— DIRECTIONS —
Leave the pictures out. Retype exactly the lines below from the one containing "1998 Lincoln Town" through the one containing "階段状に積まれた白と茶色の角砂糖", and no others.

— EXERCISE DATA —
※ ※ ※

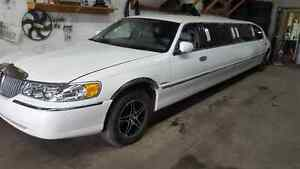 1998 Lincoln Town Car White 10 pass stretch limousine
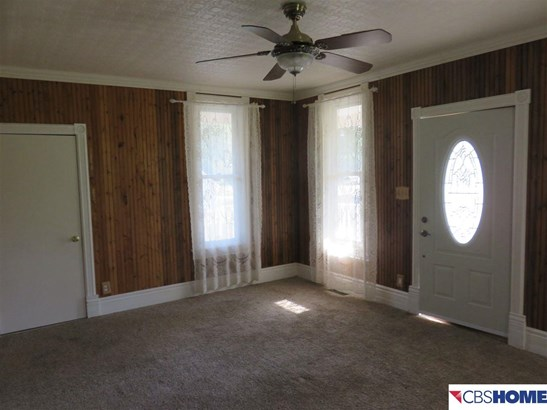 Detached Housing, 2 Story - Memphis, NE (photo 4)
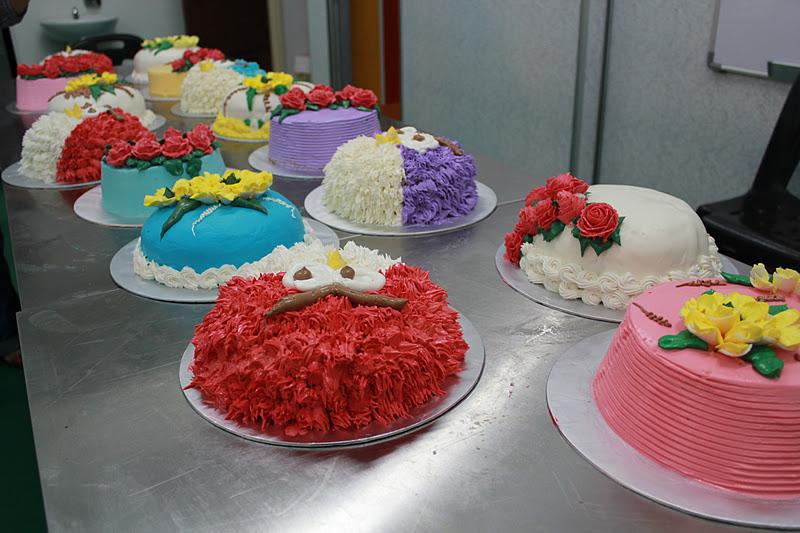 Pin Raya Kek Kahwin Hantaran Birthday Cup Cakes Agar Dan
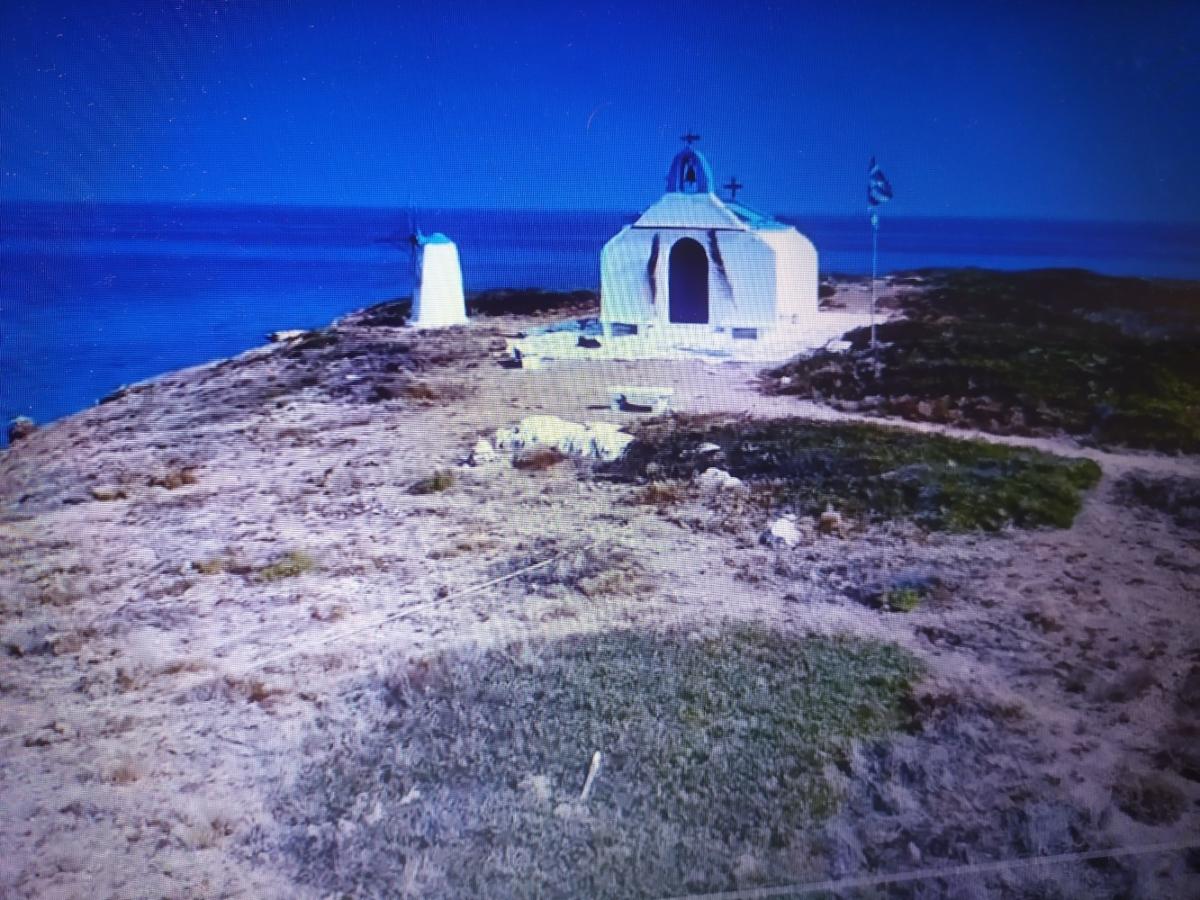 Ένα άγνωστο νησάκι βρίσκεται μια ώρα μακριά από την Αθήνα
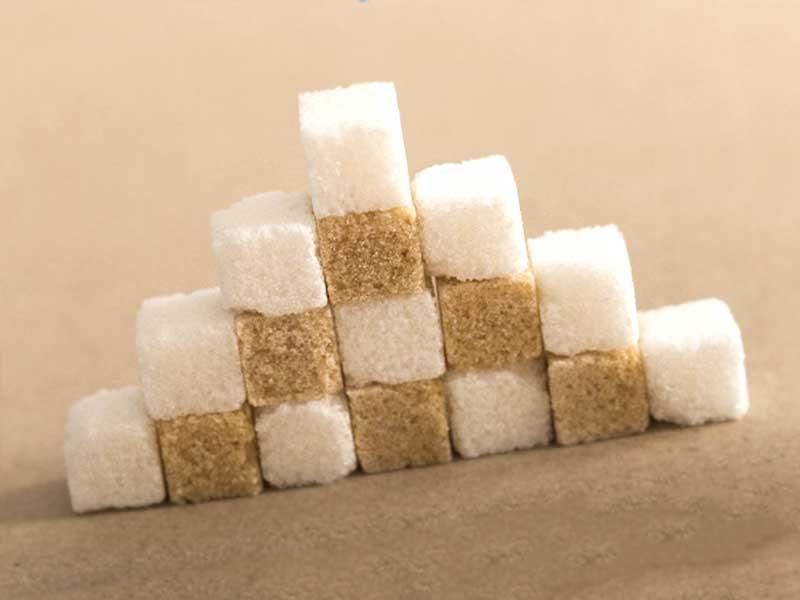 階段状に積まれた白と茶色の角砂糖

※ ※ ※

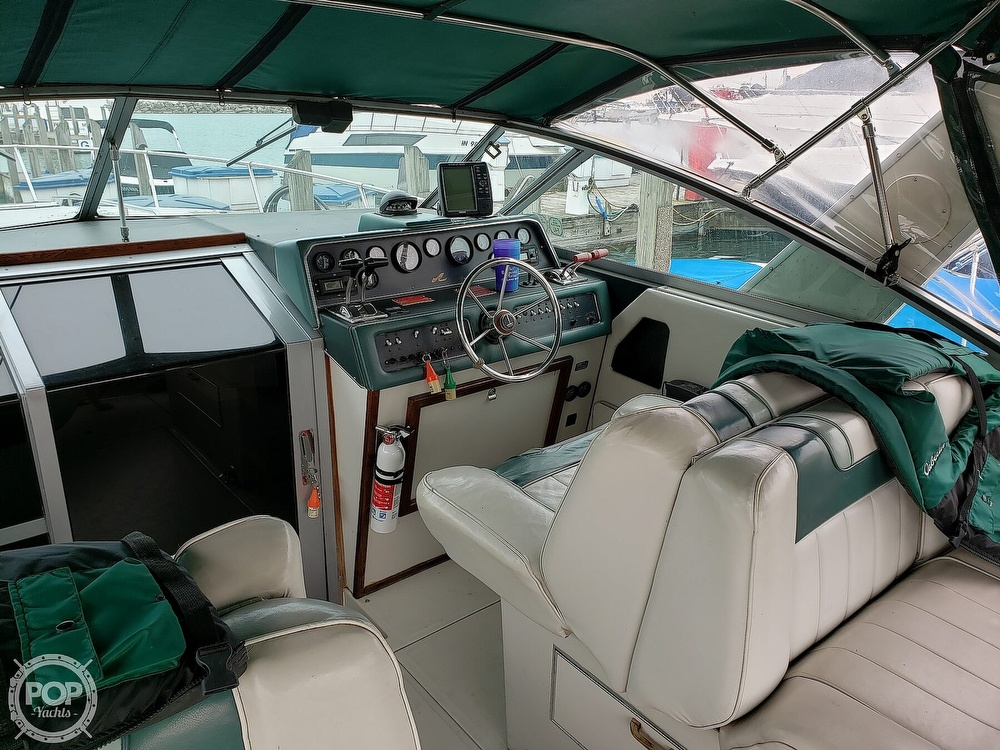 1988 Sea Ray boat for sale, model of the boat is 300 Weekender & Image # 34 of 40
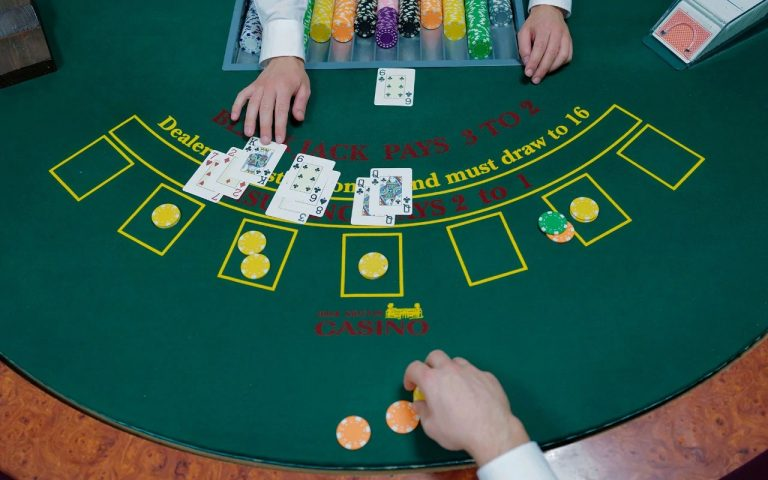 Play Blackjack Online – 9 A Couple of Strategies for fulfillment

※ ※ ※

— EXERCISE RESULT —
 1998 Lincoln Town Car White 10 pass stretch limousine
 Detached Housing, 2 Story - Memphis, NE (photo 4)
 Pin Raya Kek Kahwin Hantaran Birthday Cup Cakes Agar Dan
 Ένα άγνωστο νησάκι βρίσκεται μια ώρα μακριά από την Αθήνα
 階段状に積まれた白と茶色の角砂糖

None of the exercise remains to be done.